Stored data
▼
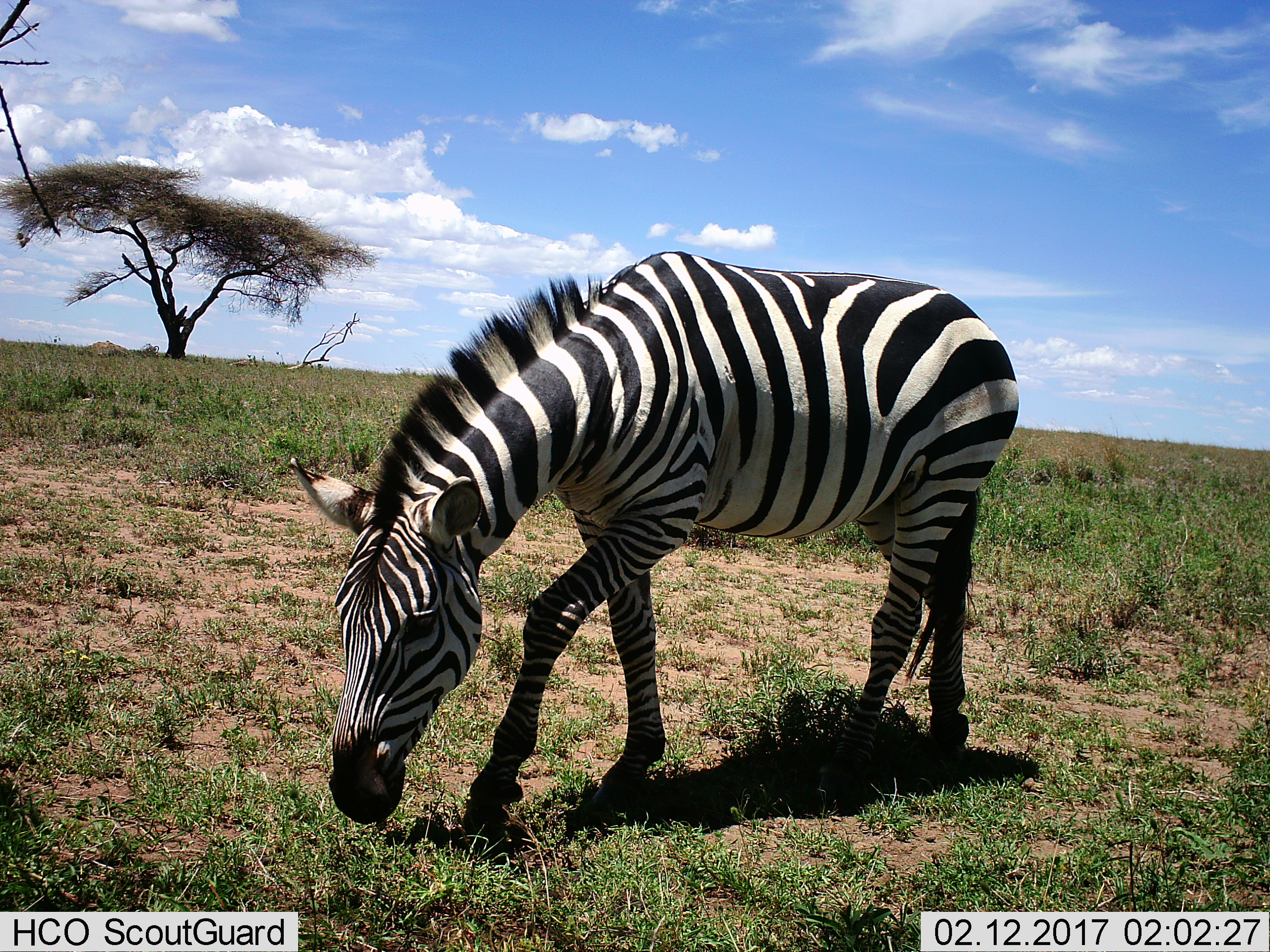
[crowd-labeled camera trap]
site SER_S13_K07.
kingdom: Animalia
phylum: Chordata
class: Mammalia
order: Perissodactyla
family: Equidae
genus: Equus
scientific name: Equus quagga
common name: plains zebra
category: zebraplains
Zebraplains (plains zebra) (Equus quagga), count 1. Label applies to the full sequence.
▲
## AIM OF THE TASK
Look for the line that contains "class: Mammalia" in the entries above. Set it down, along with all later lines, exactly as written.

## RESPONSE AREA
class: Mammalia
order: Perissodactyla
family: Equidae
genus: Equus
scientific name: Equus quagga
common name: plains zebra
category: zebraplains
Zebraplains (plains zebra) (Equus quagga), count 1. Label applies to the full sequence.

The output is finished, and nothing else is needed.